● **DOCUMENT PASSAGE**:
After the Stand: Be a Children's Champion
Early Years Are Learning Years
Many of you made a trip to the Lincoln Memorial on June 1st for Stand for Children, or took part in local send-off or welcome-home media events. But in the aftermath of the largest gathering on behalf of children and families ever held, the stand for children is just beginning nation-wide. It's time to gather your friends, family, neighbors, and colleagues to take action in your own community.
Start by informing others that the knowledge and experience gained in early childhood is so critical because it helps to shape a child's entire life. Remember that whether you are a parent, an educator, a caregiver or a concerned citizen, you have observations and insights about the quality of life of the children in your community. While it seems the impact of one person alone could hardly make a difference, each individual makes a unique contribution towards ensuring all children and families get the essentials they need to thrive: warm, loving relationships in which their basic needs are met, and an environment that offers challenging opportunities for learning.
Here are five steps you can take as a Children's Champion to make a difference: 1. SPEAK OUT ON BEHALF OF CHILDREN AT EVERY OPPORTUNITY.
Share your information about early childhood education with others-family members, friends, and colleagues.
Speak to school principals, school board members, state representatives, city council members, and members of Congress.
Write or call the editor of a radio talk show. 2. DO SOMETHING TO IMPROVE THE LIFE OF ONE CHILD BEYOND YOUR OWN FAMILY.

● **RECORD LIST**:
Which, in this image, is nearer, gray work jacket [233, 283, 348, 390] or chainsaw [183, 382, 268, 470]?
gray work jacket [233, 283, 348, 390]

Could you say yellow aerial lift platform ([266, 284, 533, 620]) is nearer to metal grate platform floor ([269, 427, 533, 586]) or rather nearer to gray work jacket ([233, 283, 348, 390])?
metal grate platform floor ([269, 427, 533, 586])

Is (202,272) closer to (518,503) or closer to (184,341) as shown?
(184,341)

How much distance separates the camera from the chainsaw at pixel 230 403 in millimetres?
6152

--

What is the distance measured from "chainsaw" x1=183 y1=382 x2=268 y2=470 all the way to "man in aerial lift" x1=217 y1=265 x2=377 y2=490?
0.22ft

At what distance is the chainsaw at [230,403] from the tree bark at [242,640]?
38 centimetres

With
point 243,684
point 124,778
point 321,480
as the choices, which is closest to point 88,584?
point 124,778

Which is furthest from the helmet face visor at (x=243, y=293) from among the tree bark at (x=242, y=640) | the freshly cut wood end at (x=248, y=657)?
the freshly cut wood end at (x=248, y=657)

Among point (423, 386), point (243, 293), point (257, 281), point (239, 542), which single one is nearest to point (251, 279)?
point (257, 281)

● **TASK BRIEF**: Extract the text about being a children's champion after the stand, reproducing it word for word from start to finish. The lines are not needed for what comes next.

● **ANSWER TO THIS TASK**:
After the Stand: Be a Children's Champion
Early Years Are Learning Years
Many of you made a trip to the Lincoln Memorial on June 1st for Stand for Children, or took part in local send-off or welcome-home media events. But in the aftermath of the largest gathering on behalf of children and families ever held, the stand for children is just beginning nation-wide. It's time to gather your friends, family, neighbors, and colleagues to take action in your own community.
Start by informing others that the knowledge and experience gained in early childhood is so critical because it helps to shape a child's entire life. Remember that whether you are a parent, an educator, a caregiver or a concerned citizen, you have observations and insights about the quality of life of the children in your community. While it seems the impact of one person alone could hardly make a difference, each individual makes a unique contribution towards ensuring all children and families get the essentials they need to thrive: warm, loving relationships in which their basic needs are met, and an environment that offers challenging opportunities for learning.
Here are five steps you can take as a Children's Champion to make a difference: 1. SPEAK OUT ON BEHALF OF CHILDREN AT EVERY OPPORTUNITY.
Share your information about early childhood education with others-family members, friends, and colleagues.
Speak to school principals, school board members, state representatives, city council members, and members of Congress.
Write or call the editor of a radio talk show. 2. DO SOMETHING TO IMPROVE THE LIFE OF ONE CHILD BEYOND YOUR OWN FAMILY.